### WHAT IS NEEDED:
Copy every record word for word. The images stay behind.

### SOURCE RECORDS:
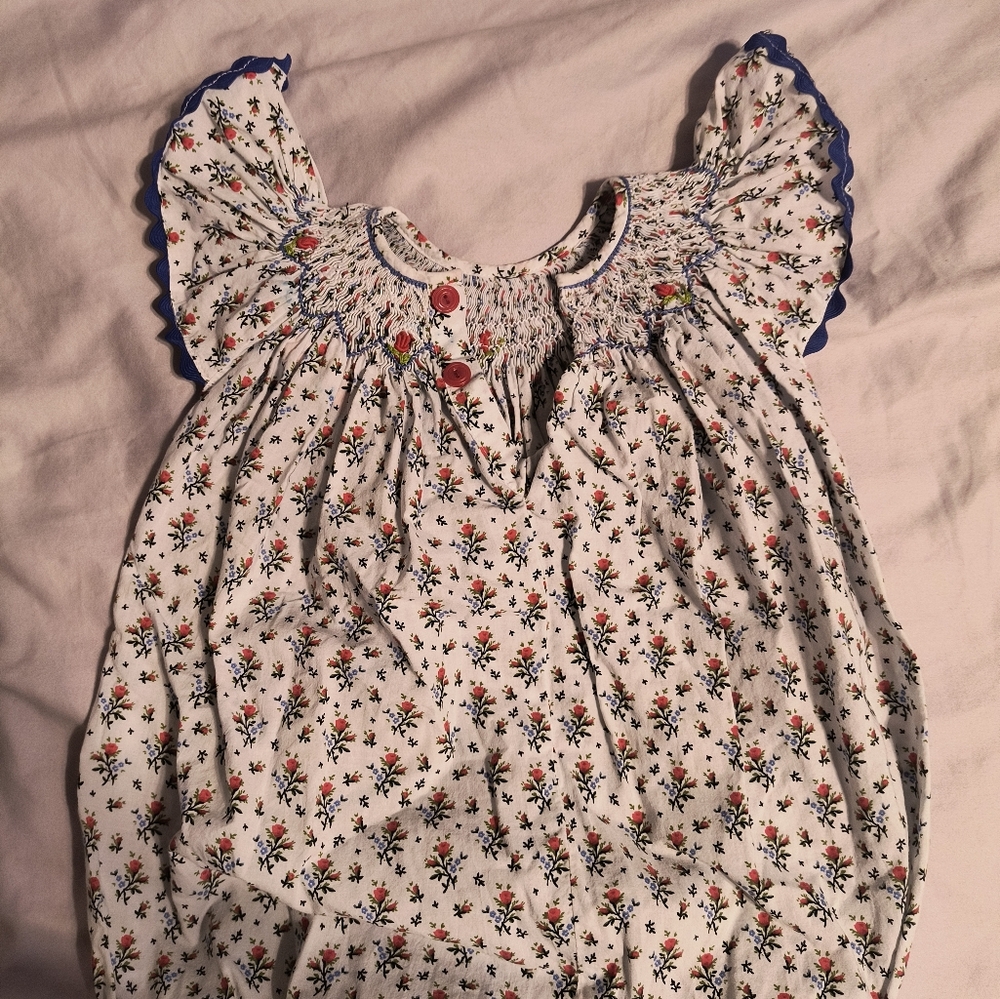 Rick rack trim smocked bubble romper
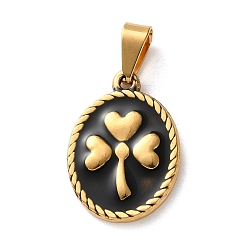 Золотой 201 нержавеющей стальной эмали подвески, овал с подвесками в виде клевера, вакуумное покрытие pvd, золотые, 23.5x16.5x2.5 мм, отверстие : 6.5x3.5 мм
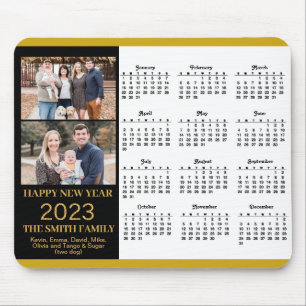 2023 Calendar Guld-skript - enkelt familjefoto Musmatta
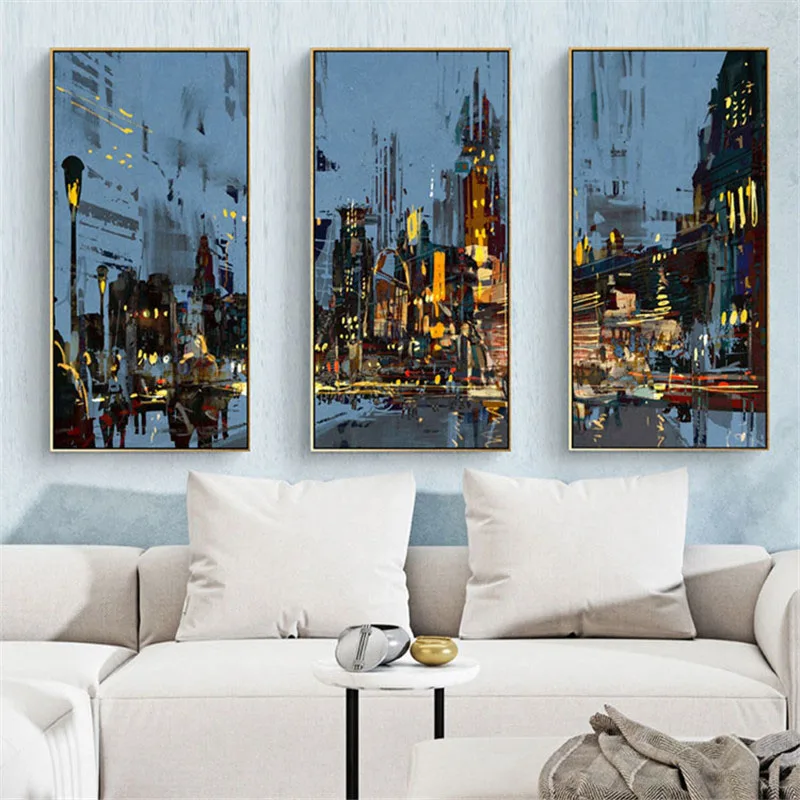 

HAOCHU Nordic Abstract City Landscape Night Scene Home Decor Mural Oil Painting Large Picture Wall Combination Poster Canvas Art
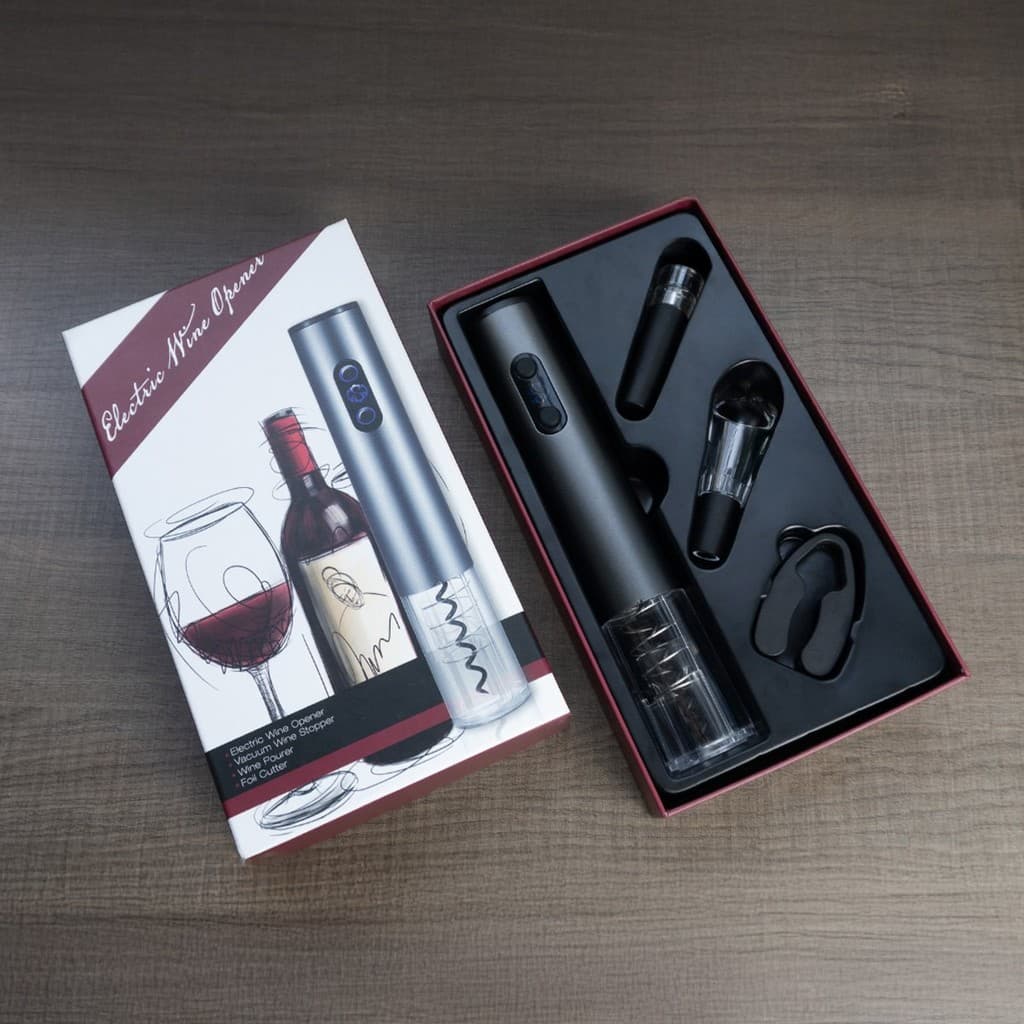 Kit Abridor Elétrico Garrafa de Vinho Saca Rolha Automático 4 Peças Cortador Rolha a Vácuo e Dosador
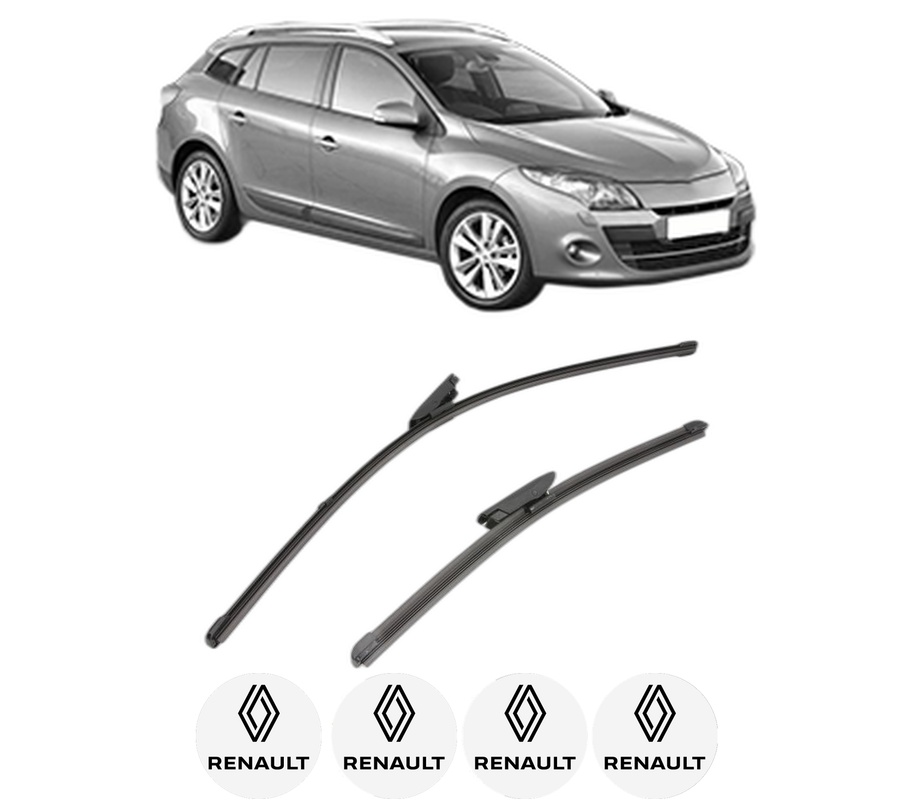 Set stergatoare auto RENAULT MEGANE III Grandtour (KZ0/1) din 2008-2016, pentru parbriz auto, 2 bucati, Valeo Silencio Xtrm, din cauciuc siliconat rezistent, 4 Stickere Auto RENAULT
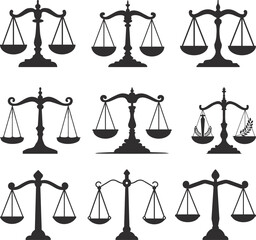 Scales of justice icon set silhouettes Clip Art, Weight scales. Scales vector icon. Vector illustrations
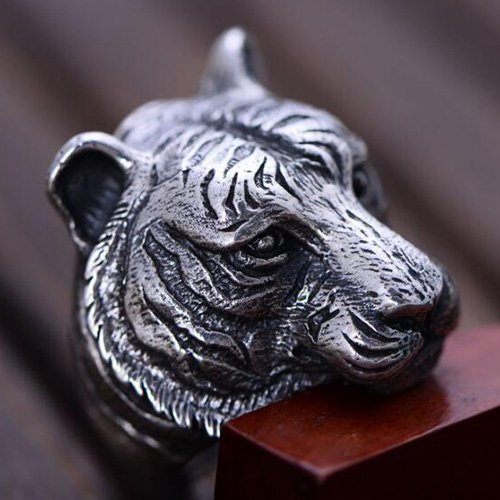 Men's Sterling Silver Tiger Head Ring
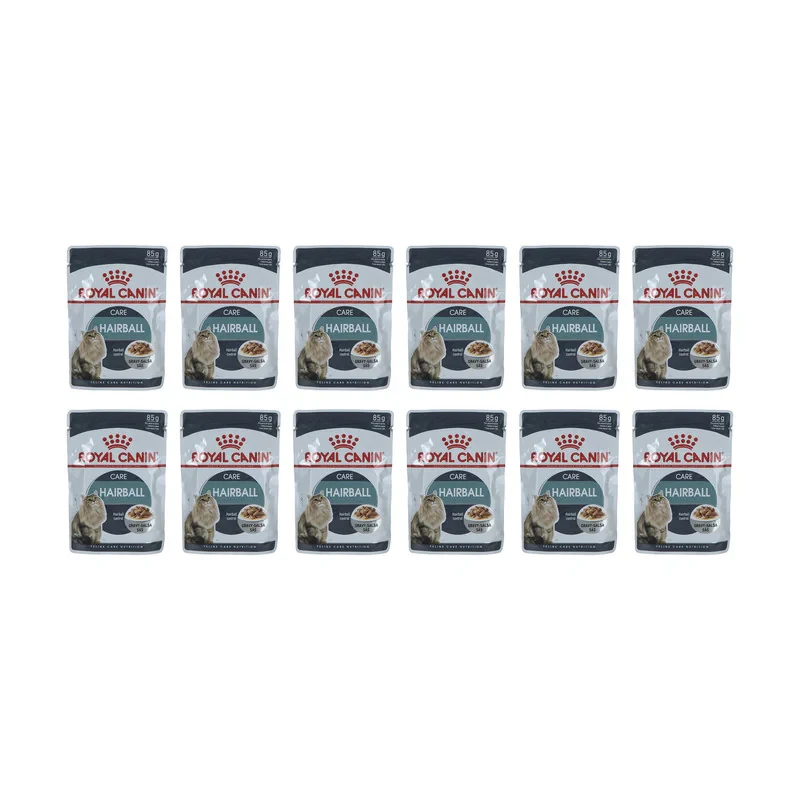 پوچ گربه رویال کنین مدل Hairball بسته 12 عددی وزن 85 گرم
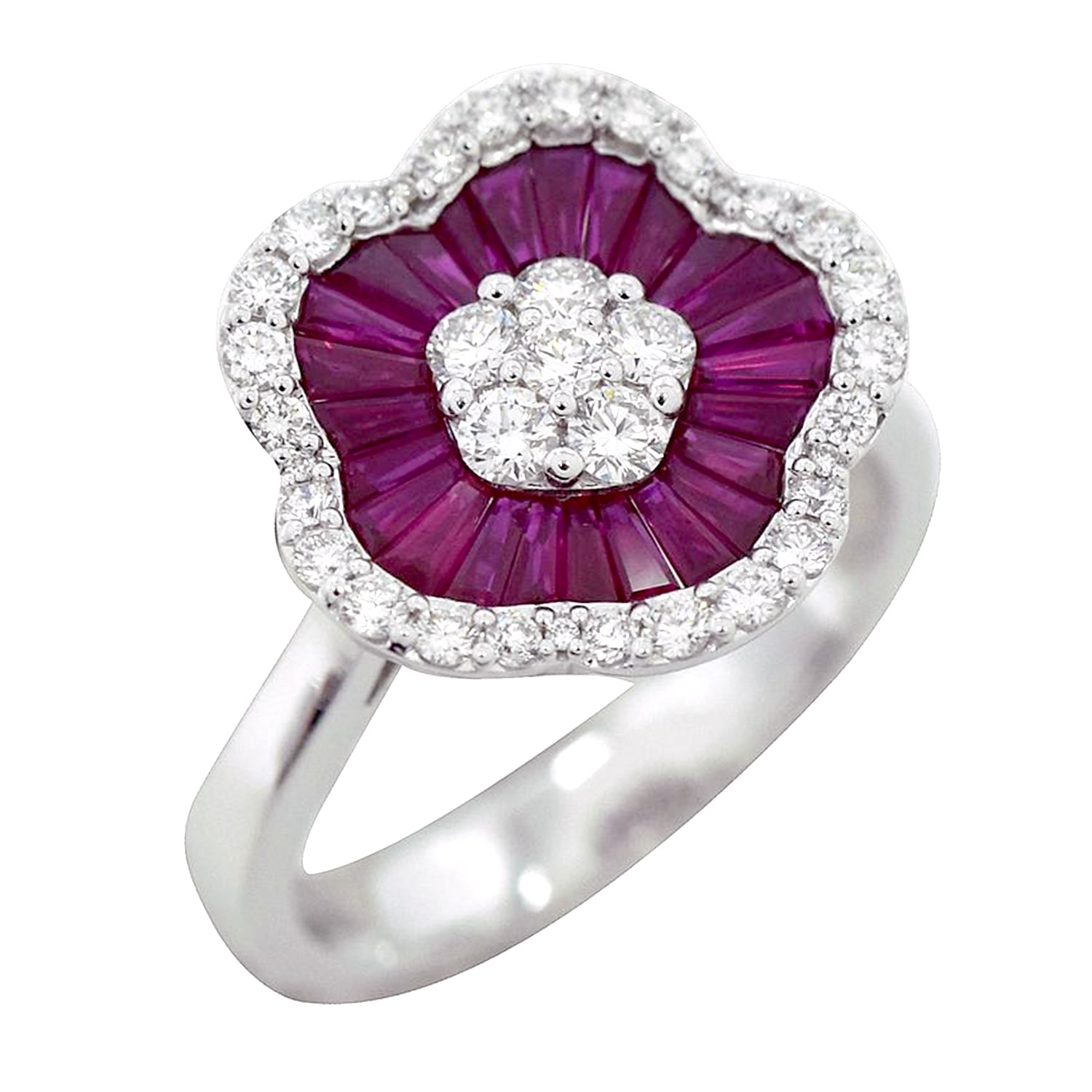 Women’s White / Red 18K White Gold In Natural Baguette & Pave Diamond Stylized Flower Cocktail Ring Artisan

### THE COMPLETED TASK:
 Rick rack trim smocked bubble romper
 Золотой 201 нержавеющей стальной эмали подвески, овал с подвесками в виде клевера, вакуумное покрытие pvd, золотые, 23.5x16.5x2.5 мм, отверстие : 6.5x3.5 мм
 2023 Calendar Guld-skript - enkelt familjefoto Musmatta

HAOCHU Nordic Abstract City Landscape Night Scene Home Decor Mural Oil Painting Large Picture Wall Combination Poster Canvas Art
 Kit Abridor Elétrico Garrafa de Vinho Saca Rolha Automático 4 Peças Cortador Rolha a Vácuo e Dosador
 Set stergatoare auto RENAULT MEGANE III Grandtour (KZ0/1) din 2008-2016, pentru parbriz auto, 2 bucati, Valeo Silencio Xtrm, din cauciuc siliconat rezistent, 4 Stickere Auto RENAULT
 Scales of justice icon set silhouettes Clip Art, Weight scales. Scales vector icon. Vector illustrations
 Men's Sterling Silver Tiger Head Ring
 پوچ گربه رویال کنین مدل Hairball بسته 12 عددی وزن 85 گرم
 Women’s White / Red 18K White Gold In Natural Baguette & Pave Diamond Stylized Flower Cocktail Ring Artisan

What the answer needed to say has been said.